Jupyter: how to make simple illustrations

bongbang picture bongbang · Jun 2, 2015 · Viewed 12.4k times · Source

I am learning to use Jupyter/IPython Notebook as an electronic notebook. Sometimes I need simple illustrations to go along with my calculations, e.g. arrows to represent vector quantities. That's the kind of illustration for which TikZ would be used if we were in Latex. Having tried the TikZ magic extension and failed, I wonder if there's a more native (Python) way to do this. I don't see Matplotlib as the right tool for this sort of thing (correct me if I'm wrong).

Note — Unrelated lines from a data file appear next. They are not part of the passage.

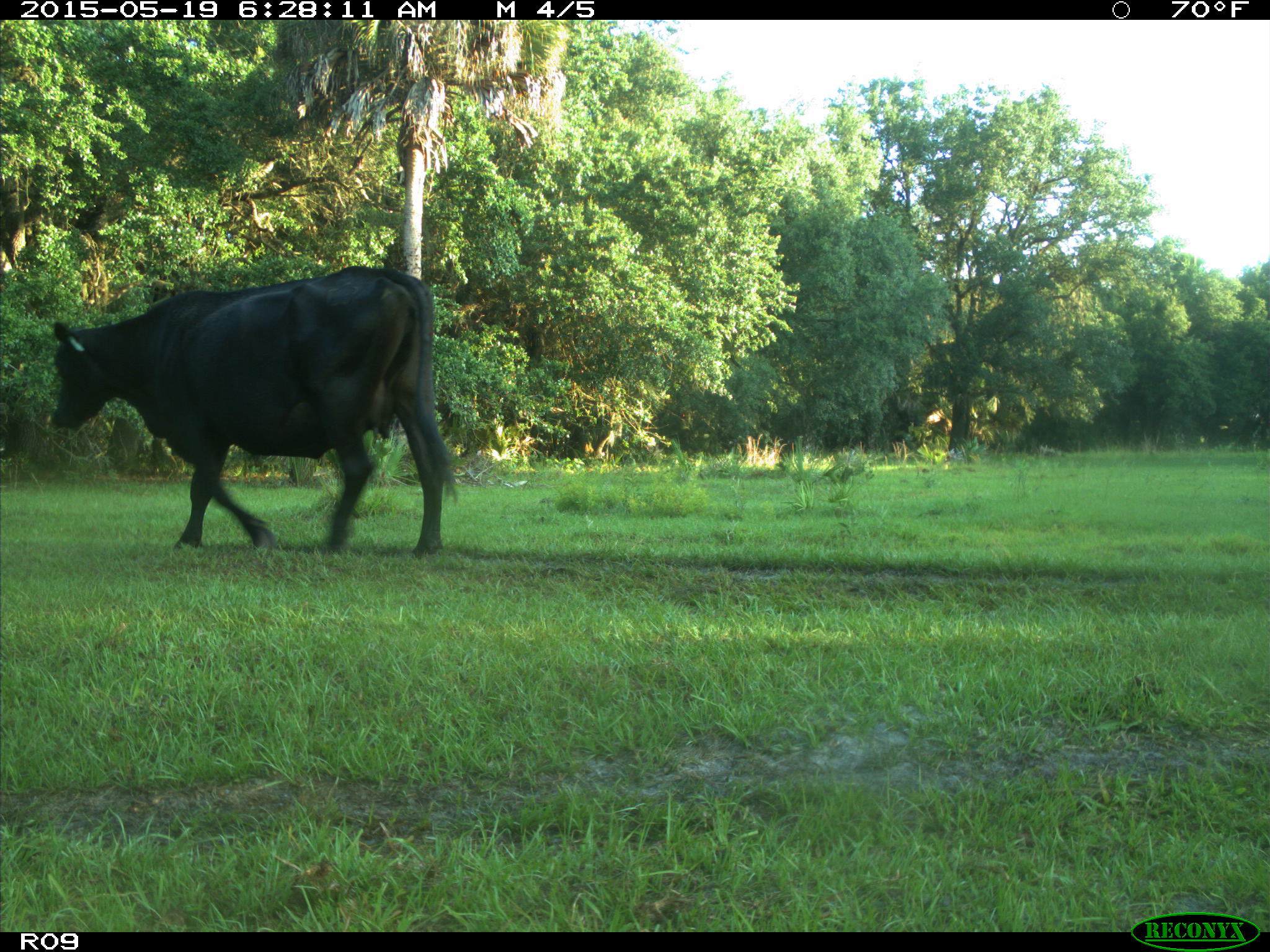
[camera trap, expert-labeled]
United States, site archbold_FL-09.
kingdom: Animalia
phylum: Chordata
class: Mammalia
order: Artiodactyla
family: Bovidae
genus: Bos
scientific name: Bos taurus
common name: domestic cow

If you think TikZ magic is indeed the way to go and I should try to get it to work, then do say so. Thanks.

Answer

Jakob picture Jakob · Jun 5, 2015

TikZ (prefered solution)

If you're already familiar with TikZ the respective magic is probably the best option. To use it, simply follow the installation instruction in this repo (pip install git+git://github.com/mkrphys/ipython-tikzmagic.git) and load the extension as shown in on the githib page with %load_ext tikzmagic.
I just tried with IPython 3.1 and it works fine. Of course you have to have pdflatex available.

Matplotlib

If you want to draw simple arrows matplotlib can be used as well and is, of course, more pythonic than TikZ. A really simple example based on this example could look like

import matplotlib.pyplot as plt
%matplotlib inline
plt.axis('off')
plt.arrow(0, 0, 0.5, 0.5, head_width=0.05, head_length=0.1, fc='k', ec='k');

For more technical plots with lots of arrows and dimensions, I totally agree with you that matplotlib is not be preferred.

Other alternatives

There is also an asymptote magic found here. I haven't tried this yet, though.

Finally, you could use svgs either written in the notebook (hints see this question, or using Inkscape or similar and embed the resulting svg-file via the from IPython.display import SVG.